5. He received several honorary doctorates
Fazlur Rahman Khan was so highly regarded that several distinguished institutions saw fit to recognize his talents and his contributions to the betterment of the world by bestowing upon him honorary doctorates. Northwestern University was one of them, as well as Lehigh University, along with the Swiss Federal Institute of Technology Zurich. He received international acclaim and recognition throughout the globe. He was also elected to the National Academy of Engineering in 1973.
6. He is still mentioned by public figures today
Although Fazlur Rhaman Khan is no longer living, he is still referred to by public figures and the world has not forgotten his contributions. President Obama referred to Khan in a 2009 speech, delivered in Cairo, Egypt, discussing great achievements made by Muslim citizens of America. He was one of them that was mentioned.
7. Khan’s birthday is also remembered
On April 3, 2017, Google Doodle the birthday of Fazlur Rahman Khan.
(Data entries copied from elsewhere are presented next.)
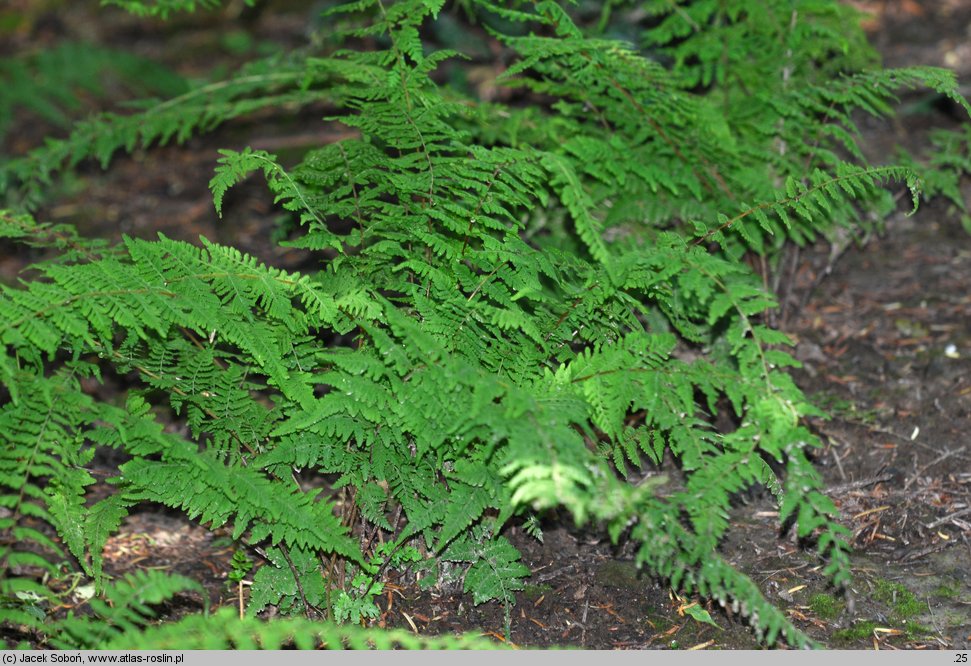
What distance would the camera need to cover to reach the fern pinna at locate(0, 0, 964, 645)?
2.48 meters

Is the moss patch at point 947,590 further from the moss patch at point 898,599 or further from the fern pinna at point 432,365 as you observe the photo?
the fern pinna at point 432,365

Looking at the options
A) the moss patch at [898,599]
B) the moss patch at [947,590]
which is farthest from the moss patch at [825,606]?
the moss patch at [947,590]

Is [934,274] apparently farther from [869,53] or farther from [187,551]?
[187,551]

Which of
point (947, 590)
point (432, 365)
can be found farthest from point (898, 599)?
point (432, 365)

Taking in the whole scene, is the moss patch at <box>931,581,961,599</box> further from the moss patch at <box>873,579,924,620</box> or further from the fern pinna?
the fern pinna

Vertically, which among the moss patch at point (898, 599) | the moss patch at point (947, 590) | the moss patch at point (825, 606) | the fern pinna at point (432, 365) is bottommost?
the moss patch at point (825, 606)

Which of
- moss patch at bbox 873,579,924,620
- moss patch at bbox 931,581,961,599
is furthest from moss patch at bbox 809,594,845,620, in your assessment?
moss patch at bbox 931,581,961,599

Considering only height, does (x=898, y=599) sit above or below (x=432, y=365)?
below

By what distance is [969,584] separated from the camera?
300cm

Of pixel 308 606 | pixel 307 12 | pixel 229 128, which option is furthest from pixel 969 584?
pixel 307 12

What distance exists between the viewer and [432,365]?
2582 mm

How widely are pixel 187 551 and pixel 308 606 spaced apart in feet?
2.33

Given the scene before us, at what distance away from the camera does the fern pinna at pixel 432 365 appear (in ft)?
8.13

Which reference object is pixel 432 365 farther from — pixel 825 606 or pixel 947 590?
pixel 947 590
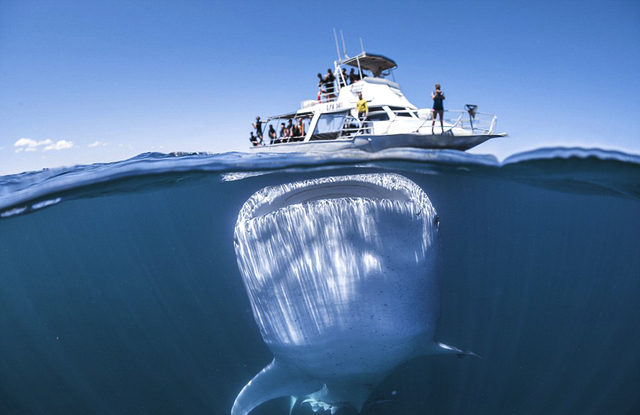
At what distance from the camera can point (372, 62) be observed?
15109mm

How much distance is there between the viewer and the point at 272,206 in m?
2.92

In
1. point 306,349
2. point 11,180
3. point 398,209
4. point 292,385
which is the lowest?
point 292,385

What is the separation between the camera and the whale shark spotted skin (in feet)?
8.25

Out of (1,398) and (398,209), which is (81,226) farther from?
(398,209)

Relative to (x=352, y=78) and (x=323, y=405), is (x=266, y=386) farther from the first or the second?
(x=352, y=78)

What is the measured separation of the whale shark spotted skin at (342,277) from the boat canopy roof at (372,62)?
497 inches

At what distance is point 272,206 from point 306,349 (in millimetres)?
1016

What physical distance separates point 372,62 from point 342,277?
1402 centimetres

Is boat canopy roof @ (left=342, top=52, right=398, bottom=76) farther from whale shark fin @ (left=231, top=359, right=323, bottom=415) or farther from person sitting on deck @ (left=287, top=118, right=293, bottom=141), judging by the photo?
whale shark fin @ (left=231, top=359, right=323, bottom=415)

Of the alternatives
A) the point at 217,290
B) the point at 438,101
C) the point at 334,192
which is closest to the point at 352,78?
the point at 438,101

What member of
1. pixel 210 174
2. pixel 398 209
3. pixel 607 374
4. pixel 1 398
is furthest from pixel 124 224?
pixel 607 374

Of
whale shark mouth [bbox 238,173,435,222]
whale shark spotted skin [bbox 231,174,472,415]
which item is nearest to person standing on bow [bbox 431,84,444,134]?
whale shark mouth [bbox 238,173,435,222]

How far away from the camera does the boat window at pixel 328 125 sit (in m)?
12.9

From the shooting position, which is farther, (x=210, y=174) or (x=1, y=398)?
(x=1, y=398)
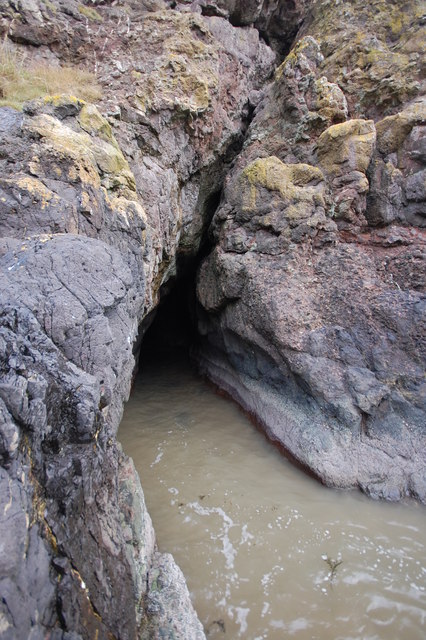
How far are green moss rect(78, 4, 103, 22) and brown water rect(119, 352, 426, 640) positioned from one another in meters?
8.11

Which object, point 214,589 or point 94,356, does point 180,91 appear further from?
point 214,589

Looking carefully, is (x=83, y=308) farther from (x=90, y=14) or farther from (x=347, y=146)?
(x=90, y=14)

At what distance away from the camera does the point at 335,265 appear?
5605mm

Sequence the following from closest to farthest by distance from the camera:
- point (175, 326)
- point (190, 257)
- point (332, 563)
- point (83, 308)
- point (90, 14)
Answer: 1. point (83, 308)
2. point (332, 563)
3. point (90, 14)
4. point (190, 257)
5. point (175, 326)

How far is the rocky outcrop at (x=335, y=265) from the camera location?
16.2 feet

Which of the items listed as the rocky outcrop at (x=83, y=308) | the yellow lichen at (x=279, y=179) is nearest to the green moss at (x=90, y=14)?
the rocky outcrop at (x=83, y=308)

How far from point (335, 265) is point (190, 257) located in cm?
411

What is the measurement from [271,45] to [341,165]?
6.34m

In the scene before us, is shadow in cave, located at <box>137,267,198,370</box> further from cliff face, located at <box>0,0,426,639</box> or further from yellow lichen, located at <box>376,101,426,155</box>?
yellow lichen, located at <box>376,101,426,155</box>

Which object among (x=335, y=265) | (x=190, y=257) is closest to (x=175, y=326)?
(x=190, y=257)

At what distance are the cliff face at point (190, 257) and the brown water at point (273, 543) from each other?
426 mm

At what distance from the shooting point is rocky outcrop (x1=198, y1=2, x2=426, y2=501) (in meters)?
4.94

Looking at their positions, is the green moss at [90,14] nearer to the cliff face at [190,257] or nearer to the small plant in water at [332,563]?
the cliff face at [190,257]

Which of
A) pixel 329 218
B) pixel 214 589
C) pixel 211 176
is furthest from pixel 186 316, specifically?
pixel 214 589
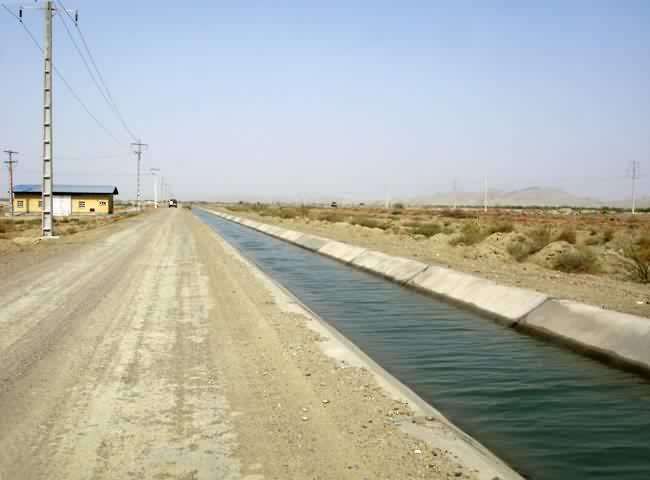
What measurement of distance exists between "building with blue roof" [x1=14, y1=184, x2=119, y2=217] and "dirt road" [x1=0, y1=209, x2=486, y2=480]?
8976cm

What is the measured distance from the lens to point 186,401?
23.6 ft

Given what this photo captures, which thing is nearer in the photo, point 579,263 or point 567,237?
point 579,263

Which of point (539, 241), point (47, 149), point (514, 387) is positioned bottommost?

They made him the subject on the day that would have been his 88th birthday had he lived that long. He’s a great American and although there has not yet been a national holiday set aside to honor his memory, we see that there are many who still look back, gratefully and remember the date of his birth and the amazing technology that his innovative and creative mind has brought to mankind. It’s a lasting legacy which will endure through his creations and through the structures that have yet to be built, using his practical innovations.
8. He stacked up multiple awards
Throughout his career, Khan’s work did not go unnoticed. He received multiple awards along his journey. Lehigh University set up a promotion for educational activities and research in his honor with the Fazlur Rahman Khan Endowed Chair of Structural Engineering and Architactural Honors to advance architectural sensibility and advance his legacy in engineering. in 1973 he received the Alfred Lindau Award from the American Concrete Institute, in 1971, the Wason Medal, in 1972, the Thomas Middlebrooks Award, The Ernest Howard Award in 1977, the Kimbrough Medal in 1973 from the American Institute of Steel Construction, The Oscar Faber medal in 1973, the International Award of Merit in Structural Engineering in 1983, awarded by the International Assciation for Bridge and Structural Engineering, the AIA Institute Honor for Distinguished Achievement, and the John Parmer Award.
9. He honored the United States of America
Fazlur Rahman Khan made the decision to become a citizen of the united States in 1967. Khan, earned two master’s degrees at the University of Illinois at Urbana-Champaign in structural engineering and in theoretical and applied mechanics. He also earned a PhD in structural engineering here in America. He chose to become a member of this great nation when it’s obvious he’d have been welcomed in most countries in the world.
10. He left this planet too soon
Fazlur Rahman Khan was born on April 3, 1929 in Dhaka, Bengal Presidency, British India. It is the present day Bangladesh. He passed away on March 27, 1982. He was just 52 years of age. He was lad to rest in Graceland Cemetery in Chicago, Illinois. He passed away from a heart attack and he was still a young man with so much more left to give. He left this world much too soon.